Na mostra, nos debruçamos sobre o diálogo entre nomes emergentes no cenário contemporâneo atual e artistas notadamente contemporâneos e modernos que possuem carreiras consolidadas. Nesses meios-massagens, há um entranhamento entre os trabalhos, um processo de contágio entre os artistas, que, de modo tão perspicaz, conseguem absorver-se na experimentação das linguagens. Não satisfeitos com as limitações das especificações dos meios, contemplamos o pensamento visual variado que se amalgama no espaço expositivo.
Intrinsicamente permeados, cada um dos artistas presentes na exposição nos demonstra suas extensões: Alberto da Veiga Guignard, Antônia Perrone, Bruna Amaro, Carmelo Arden Quin, Diambe, Emiliano Di Cavalcanti, Efigênia Rolim, Eliane Prolik, Emerson Freire, Gabriel Ussami, Hugo Mendes, Jorge Guinle, Larissa de Souza, Lucia Laguna, Mari Ra, Maria Livman, Meia, Niobe Xandó, Raphael Oboé, Rodrigo Andrade e Rodrigo Torres.
Os artistas que partilham uma trajetória mais recente estão, de algum modo, afetados pelo repertório dos que antes vieram; esses que, no campo da experimentação, desbravaram as múltiplas possibilidades das linguagens para culminarem em processos genuinamente contemporâneos, demonstrando nesse espaço uma apreciação mútua entre produções artísticas. O tempo e sua circularidade em muito se refletem nessas ativações expandidas, das nuances entre pintura e escultura aos atravessamentos que flutuam nesse conjunto de artistas.
Neste entrosamento, se permite que os artistas se avizinhem, partilhando perspectivas e materialidades.

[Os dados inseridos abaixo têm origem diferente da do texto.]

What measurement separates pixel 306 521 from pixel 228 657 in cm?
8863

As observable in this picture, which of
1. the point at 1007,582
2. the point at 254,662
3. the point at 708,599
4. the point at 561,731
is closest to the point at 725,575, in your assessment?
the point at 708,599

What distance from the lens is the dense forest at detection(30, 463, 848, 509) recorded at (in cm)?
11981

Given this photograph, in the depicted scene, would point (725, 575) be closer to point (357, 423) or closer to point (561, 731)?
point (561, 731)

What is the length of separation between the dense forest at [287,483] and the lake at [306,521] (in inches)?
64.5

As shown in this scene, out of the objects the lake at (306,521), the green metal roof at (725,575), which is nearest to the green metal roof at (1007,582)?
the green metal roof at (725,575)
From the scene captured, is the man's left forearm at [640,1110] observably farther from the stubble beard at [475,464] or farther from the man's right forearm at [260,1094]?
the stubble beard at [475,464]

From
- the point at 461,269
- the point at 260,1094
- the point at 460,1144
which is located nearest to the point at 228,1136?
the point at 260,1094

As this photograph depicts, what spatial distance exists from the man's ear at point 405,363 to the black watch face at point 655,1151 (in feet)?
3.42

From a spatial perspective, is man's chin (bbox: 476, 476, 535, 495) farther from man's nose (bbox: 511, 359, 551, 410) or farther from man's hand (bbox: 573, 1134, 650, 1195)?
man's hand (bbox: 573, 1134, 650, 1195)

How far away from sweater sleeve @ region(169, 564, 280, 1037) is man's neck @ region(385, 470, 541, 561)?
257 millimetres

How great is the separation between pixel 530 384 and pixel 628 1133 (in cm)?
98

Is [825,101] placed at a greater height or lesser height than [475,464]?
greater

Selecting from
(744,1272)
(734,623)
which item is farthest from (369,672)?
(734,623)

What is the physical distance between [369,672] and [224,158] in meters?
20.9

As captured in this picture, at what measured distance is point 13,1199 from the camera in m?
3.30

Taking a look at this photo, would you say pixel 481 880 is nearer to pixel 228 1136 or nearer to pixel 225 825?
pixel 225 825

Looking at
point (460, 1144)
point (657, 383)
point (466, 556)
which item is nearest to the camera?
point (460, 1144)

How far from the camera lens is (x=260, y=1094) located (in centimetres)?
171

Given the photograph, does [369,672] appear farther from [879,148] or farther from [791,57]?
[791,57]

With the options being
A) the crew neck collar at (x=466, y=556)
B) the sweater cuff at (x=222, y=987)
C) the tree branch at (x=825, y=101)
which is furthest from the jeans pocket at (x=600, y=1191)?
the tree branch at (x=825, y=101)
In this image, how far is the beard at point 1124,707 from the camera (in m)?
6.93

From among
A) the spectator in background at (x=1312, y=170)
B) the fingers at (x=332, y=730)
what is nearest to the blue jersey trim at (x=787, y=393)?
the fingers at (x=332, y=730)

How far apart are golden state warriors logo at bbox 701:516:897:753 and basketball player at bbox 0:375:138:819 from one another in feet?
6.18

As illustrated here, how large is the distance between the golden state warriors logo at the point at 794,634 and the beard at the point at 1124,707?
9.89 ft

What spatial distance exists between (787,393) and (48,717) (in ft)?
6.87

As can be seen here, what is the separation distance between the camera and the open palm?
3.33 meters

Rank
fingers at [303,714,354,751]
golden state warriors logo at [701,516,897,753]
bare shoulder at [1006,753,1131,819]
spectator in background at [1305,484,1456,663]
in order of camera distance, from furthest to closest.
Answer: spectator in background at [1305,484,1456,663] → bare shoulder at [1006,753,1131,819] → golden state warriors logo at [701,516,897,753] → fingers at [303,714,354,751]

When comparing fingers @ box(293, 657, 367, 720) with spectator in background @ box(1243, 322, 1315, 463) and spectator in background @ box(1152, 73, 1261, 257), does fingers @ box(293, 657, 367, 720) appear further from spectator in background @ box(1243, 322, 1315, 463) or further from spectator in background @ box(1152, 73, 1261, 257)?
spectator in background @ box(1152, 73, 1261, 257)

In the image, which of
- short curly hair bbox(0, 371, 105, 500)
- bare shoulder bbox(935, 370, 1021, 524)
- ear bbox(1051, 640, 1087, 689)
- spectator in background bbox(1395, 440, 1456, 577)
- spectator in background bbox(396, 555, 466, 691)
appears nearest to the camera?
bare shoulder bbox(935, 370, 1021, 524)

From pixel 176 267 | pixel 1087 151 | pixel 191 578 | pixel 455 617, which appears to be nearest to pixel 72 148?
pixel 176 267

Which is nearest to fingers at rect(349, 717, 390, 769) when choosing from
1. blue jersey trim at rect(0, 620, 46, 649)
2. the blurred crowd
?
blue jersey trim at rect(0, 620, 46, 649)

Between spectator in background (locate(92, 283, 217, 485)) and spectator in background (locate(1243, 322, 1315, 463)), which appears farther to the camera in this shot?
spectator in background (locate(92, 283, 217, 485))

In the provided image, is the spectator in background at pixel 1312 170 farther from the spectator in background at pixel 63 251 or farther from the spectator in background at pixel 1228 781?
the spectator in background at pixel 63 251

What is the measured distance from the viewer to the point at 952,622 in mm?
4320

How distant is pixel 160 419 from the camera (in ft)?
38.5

As linhas configuram-se nos planos fraturados da paisagem de Lucia Laguna (Campos dos Goytacazes, 1941) desembocando no traço contínuo do aço curvado de Eliane Prolik (Curitiba, 1960) que aciona o espaço juntamente com o fundador do Movimento Madi, Carmelo Arden Quin (Rivera, 1913 - Savigny-sur-Orge, 2010), e suas molduras móveis de madeira.
O gesto do alinhavar se revela de maneira proeminente tanto nas miçangas e tecidos de Bruna Amaro (São Paulo, 1988) quanto nas assemblagens de Efigênia Rolim (Abre Campo, 1931) que extrai da matéria-prima cotidiana residual, sua força. Ambas engendram uma evasão criativa dos convencionais contornos das molduras, desafiando categorias que subestimam a arte têxtil, demonstrando de tal forma sua potência.
Os artistas propõem camadas de sobreposições técnicas tal como no uso aliado de serigrafia com a cera da encáustica, investigando a multiplicação da imagem nos meandros da gravura e da pintura nos trabalhos de Antônia Perrone (São Paulo, 1996). Com a associação da madeira com o trabalho em resina, Hugo Mendes (Curitiba, 1981) concebe um imaginário do corpo/natureza. São profusas as maneiras dos trabalhos serem ativados, a propor um contraponto do aparentemente visual com objetos naturais e representativos da paisagem.
A exploração de diversas materialidades é o cerne da exposição. Com robustas texturas da tinta a óleo nas pinturas de Rodrigo Andrade (São Paulo, 1962), vemos a formação de uma paisagem soturna entremeada nas camadas densas de matéria acumulada. No políptico de Gabriel Ussami (São Paulo, 1996), o movimento brilhoso, resultante da densidade da tinta acrílica acumulada, simula o movimento de uma água turva que se repete, criando um chiado visual.
No campo escultórico, vemos a técnica milenar da porcelana sob uma feitura absolutamente contemporânea em Rodrigo Torres (Rio de Janeiro, 1981) e Maria Livman (São Bernardo do Campo, 1996). Friccionam o real e o ficcional, a figuração e a abstração, cristalizando e suspendendo o tempo das laranjas e figos em suas composições.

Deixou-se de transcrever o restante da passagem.